Türkiye’de sinemanın anlaşılması konusunda bir sorun yaşandığını ve bunun da daha çok, bizim yaşadığımız travmatik tecrübeden kaynaklandığını düşünüyorum. Yaklaşık 200 yıldır yaşadığımız bir medeniyet krizi var. Bunu ontolojik kopuş ve epistemolojik kırılma diye tarif ediyorum. Yani bu kırılma ve kopuş aslında bizim hem kendimizle olan ilişkimizin hem de bizim dışımızdaki dünya ile olan ilişkimizi problemleştirdiğini düşünüyorum. Özellikle hem teorik olarak hem de pratik olarak çağdaş dünyayı kuran Batı ile Batı uygarlığıyla, kültürüyle ve bütün ürünleriyle ilişkimizi problemleştirdiğini düşünüyorum. Yani burada bir algılama sorunu çıktı. Hem kendimizi algılamada bir sorun cıktı hem de Batıyı algılamada bir sorun cıktı. Platonik bir aşk-nefret ilişkisi şeklinde gelişti.
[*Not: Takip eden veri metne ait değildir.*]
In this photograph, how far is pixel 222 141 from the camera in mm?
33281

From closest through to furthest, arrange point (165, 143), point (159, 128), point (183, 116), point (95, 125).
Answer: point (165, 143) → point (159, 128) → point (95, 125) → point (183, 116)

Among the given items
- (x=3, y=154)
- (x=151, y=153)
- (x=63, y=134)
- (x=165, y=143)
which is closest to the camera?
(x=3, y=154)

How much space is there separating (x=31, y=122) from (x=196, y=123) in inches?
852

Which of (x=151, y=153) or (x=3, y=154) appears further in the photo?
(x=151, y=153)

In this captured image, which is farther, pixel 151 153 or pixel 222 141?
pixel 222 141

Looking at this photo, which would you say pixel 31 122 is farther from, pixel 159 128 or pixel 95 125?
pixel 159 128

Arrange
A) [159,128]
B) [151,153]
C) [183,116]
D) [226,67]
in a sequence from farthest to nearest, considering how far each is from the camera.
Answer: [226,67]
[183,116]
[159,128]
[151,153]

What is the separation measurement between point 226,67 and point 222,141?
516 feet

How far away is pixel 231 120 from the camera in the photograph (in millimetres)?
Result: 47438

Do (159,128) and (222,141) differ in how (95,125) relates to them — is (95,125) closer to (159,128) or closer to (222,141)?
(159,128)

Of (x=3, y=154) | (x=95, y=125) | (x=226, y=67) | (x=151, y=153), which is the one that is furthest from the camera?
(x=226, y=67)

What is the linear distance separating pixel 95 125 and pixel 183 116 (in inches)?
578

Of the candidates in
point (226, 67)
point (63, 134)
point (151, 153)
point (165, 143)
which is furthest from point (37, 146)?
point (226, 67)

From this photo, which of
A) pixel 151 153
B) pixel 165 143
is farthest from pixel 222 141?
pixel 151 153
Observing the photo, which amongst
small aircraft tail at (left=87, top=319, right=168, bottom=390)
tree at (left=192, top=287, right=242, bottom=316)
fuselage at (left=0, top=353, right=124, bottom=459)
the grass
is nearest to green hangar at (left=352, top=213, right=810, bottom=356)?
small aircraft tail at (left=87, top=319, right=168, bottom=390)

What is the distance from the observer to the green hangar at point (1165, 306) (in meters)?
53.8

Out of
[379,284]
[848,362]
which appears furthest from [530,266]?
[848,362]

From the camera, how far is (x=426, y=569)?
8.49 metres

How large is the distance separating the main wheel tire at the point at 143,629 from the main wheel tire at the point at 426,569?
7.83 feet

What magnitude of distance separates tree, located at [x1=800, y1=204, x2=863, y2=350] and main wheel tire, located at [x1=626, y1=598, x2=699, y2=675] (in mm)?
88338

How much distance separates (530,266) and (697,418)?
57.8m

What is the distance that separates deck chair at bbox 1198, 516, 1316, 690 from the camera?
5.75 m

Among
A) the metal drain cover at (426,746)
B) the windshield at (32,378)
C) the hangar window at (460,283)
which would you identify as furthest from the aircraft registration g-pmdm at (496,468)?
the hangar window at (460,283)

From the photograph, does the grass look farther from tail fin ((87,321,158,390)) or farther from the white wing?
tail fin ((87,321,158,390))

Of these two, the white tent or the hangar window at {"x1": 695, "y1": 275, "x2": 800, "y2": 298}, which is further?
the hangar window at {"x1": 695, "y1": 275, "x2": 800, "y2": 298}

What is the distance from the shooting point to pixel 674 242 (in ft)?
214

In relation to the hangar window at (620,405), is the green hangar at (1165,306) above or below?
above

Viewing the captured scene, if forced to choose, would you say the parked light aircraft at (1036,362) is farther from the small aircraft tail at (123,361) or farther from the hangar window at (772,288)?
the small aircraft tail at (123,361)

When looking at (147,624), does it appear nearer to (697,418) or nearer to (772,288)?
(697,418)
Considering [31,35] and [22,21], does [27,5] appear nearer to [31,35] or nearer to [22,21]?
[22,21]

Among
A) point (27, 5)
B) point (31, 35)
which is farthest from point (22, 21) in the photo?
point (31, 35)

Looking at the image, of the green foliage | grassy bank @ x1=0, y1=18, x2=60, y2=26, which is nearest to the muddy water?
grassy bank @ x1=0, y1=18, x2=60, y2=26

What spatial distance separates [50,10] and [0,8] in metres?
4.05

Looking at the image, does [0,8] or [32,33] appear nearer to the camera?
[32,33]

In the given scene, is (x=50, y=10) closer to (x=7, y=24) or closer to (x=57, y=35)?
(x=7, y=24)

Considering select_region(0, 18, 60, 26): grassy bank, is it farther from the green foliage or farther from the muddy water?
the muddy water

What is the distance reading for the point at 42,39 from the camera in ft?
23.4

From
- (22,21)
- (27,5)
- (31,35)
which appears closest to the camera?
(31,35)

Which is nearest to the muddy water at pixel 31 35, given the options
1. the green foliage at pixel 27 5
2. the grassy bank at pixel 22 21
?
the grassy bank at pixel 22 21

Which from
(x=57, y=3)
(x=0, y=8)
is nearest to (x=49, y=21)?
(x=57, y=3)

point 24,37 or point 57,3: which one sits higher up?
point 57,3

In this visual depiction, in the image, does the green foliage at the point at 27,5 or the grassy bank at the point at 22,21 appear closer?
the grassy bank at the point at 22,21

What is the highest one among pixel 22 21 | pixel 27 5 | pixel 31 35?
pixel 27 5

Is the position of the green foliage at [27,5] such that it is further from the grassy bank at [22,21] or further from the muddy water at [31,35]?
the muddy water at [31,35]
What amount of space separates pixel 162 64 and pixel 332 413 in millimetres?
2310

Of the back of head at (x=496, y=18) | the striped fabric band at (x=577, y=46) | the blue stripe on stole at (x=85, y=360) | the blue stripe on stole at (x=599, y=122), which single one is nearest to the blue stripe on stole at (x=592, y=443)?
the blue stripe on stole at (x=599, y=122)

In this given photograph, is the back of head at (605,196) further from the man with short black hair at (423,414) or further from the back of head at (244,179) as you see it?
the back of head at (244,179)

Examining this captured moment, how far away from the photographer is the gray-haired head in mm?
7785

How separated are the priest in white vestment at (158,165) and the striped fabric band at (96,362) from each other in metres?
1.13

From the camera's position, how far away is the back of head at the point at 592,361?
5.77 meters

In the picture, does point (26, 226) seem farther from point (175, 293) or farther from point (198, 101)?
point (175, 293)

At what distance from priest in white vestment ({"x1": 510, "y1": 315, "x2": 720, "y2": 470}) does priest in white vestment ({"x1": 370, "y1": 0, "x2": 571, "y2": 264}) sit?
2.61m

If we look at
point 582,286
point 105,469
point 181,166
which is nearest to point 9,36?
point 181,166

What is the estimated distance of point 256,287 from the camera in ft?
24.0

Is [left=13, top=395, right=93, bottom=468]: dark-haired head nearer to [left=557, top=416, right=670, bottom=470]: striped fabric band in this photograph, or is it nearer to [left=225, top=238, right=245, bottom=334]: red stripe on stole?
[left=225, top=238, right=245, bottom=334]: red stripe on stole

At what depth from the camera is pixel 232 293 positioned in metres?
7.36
Bu çerçevede sinemayı bir form olarak düşünecek olursak, bu tür medeniyet krizleri zamanlarında normlarla ilgili yaşanan temel sorunu düşünce tarihi kapsamında ifadelendirebiliriz. Ayrıca şöyle bir sorun var: sinema dışarıdan gelen bir form; başka bir auradan, başka bir habitustan, Batı uygarlığından gelen bir form. Yani dolayısıyla dışarıdan gelen bir formu anlamakta zorlanıyoruz.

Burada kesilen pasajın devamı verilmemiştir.